A woman abandons her city life and marriage to return to the place of her childhood, holing up in a small religious community hidden away on the stark plains of the Monaro. She does not believe in God and doesn’t know what prayer is. She finds herself living this strange, reclusive life almost by accident. As she gradually adjusts to the rhythms of monastic life, she finds herself turning again and again to thoughts of her mother. Whose early death she can’t forget.
Disquiet interrupts this secluded life with three visitations. A terrible mouse plague, the return of the skeletal remains of a sister, presumed murdered. She had left the community decades before to minister to deprived women in Thailand. Finally, a troubling visitor to the monastery pulls the narrator further back into her past.

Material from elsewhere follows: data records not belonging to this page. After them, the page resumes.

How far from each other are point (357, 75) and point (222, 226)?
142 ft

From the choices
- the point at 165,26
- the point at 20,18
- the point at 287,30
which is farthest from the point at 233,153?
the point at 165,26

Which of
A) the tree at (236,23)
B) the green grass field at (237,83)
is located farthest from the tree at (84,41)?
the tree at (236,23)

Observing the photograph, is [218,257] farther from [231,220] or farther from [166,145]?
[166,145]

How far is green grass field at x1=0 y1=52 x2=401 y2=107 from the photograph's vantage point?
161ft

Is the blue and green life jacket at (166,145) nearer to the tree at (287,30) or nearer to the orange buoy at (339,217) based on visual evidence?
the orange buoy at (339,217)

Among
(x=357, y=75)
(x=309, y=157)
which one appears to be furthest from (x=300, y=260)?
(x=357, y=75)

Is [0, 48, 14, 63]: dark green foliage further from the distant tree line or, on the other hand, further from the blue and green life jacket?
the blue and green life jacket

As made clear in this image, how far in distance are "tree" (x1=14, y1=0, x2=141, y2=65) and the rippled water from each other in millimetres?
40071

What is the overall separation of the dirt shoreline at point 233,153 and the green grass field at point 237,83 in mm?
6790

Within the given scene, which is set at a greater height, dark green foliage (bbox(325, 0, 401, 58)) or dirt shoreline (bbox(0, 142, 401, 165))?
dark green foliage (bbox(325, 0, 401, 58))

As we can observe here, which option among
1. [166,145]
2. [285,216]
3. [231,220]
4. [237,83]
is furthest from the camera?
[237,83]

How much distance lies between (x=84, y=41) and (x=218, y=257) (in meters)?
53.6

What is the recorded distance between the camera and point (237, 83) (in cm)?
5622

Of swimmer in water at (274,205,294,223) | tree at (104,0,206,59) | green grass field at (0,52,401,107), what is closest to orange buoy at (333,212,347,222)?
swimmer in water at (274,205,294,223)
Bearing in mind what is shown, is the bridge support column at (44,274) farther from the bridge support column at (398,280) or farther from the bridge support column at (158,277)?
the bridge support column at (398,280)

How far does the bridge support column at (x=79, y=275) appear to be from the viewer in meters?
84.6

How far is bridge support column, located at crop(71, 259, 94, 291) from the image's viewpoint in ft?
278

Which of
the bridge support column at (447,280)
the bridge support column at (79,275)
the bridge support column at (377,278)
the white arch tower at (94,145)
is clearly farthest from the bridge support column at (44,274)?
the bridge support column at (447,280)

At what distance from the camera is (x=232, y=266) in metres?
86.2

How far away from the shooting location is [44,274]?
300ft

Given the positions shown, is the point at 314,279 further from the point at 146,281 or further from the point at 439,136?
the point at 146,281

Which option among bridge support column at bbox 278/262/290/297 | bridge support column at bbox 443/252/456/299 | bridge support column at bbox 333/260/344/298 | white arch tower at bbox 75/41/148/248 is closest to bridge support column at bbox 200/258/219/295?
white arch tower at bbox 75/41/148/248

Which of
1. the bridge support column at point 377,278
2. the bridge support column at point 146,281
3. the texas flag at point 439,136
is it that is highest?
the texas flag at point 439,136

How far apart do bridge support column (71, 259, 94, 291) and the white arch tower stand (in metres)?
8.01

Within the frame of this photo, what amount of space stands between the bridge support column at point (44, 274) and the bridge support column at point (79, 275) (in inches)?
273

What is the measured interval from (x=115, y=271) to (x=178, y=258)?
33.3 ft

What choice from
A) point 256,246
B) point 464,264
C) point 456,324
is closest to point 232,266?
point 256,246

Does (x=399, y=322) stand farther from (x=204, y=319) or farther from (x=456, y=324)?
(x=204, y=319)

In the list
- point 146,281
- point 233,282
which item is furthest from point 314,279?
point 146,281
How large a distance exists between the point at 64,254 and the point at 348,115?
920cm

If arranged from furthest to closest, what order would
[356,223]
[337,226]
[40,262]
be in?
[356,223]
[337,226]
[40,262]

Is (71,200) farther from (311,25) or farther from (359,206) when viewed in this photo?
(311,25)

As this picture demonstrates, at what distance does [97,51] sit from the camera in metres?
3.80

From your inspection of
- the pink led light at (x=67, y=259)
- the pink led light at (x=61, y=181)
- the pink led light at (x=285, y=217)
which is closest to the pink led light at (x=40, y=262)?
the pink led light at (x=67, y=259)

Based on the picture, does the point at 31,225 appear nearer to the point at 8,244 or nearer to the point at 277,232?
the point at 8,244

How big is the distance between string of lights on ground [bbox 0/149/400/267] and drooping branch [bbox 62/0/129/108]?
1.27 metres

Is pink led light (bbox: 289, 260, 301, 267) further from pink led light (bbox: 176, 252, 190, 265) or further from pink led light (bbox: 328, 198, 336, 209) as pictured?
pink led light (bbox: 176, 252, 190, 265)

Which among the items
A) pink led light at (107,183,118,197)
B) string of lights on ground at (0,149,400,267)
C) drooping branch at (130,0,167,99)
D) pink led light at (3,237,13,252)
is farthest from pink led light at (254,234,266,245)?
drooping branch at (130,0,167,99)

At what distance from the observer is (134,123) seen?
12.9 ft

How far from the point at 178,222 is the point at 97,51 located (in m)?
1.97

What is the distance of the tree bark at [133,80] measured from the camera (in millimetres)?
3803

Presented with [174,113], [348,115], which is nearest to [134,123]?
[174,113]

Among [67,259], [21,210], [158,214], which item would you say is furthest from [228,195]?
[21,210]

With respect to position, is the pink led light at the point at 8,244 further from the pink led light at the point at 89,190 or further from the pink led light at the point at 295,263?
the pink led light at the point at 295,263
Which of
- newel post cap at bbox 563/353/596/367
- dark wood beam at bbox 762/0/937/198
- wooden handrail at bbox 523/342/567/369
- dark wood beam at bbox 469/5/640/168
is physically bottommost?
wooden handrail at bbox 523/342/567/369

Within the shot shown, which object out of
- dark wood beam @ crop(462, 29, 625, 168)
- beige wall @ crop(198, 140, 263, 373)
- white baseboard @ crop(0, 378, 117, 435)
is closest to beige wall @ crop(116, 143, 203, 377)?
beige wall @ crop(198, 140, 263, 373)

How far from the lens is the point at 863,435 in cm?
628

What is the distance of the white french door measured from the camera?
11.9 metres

In this episode Gregory Dobbs chats to Charlotte Wood about how she came to choose a nameless narrator as her storyteller, why the Monaro plains hold such meaning for her, and the benefits of writing someone else’s memoir.
ABOUT THE AUTHOR
Charlotte Wood is the author of nine books including The Luminous Solution, and the international bestseller, The Weekend. The Weekend made it onto the shortlist for several awards including the Stella Prize and the Prime Minister’s Literary Award. Both of which she won for her previous novel, The Natural Way of Things, in 2016. That title was featured in the 2021 ABC Television series, ‘The Books That Made Us’.
Belvoir Theatre Company in Sydney staged an adaptation of The Weekend in August 2023.
In 2019 Charlotte was made a Member of the Order of Australia (AM). She also earned her spot as one of the Australian Financial Review’s 100 Women of Influence. Her features and essays have appeared in The New York Times, The Guardian, Literary Hub, The Sydney Morning Herald and The Saturday Paper among other publications.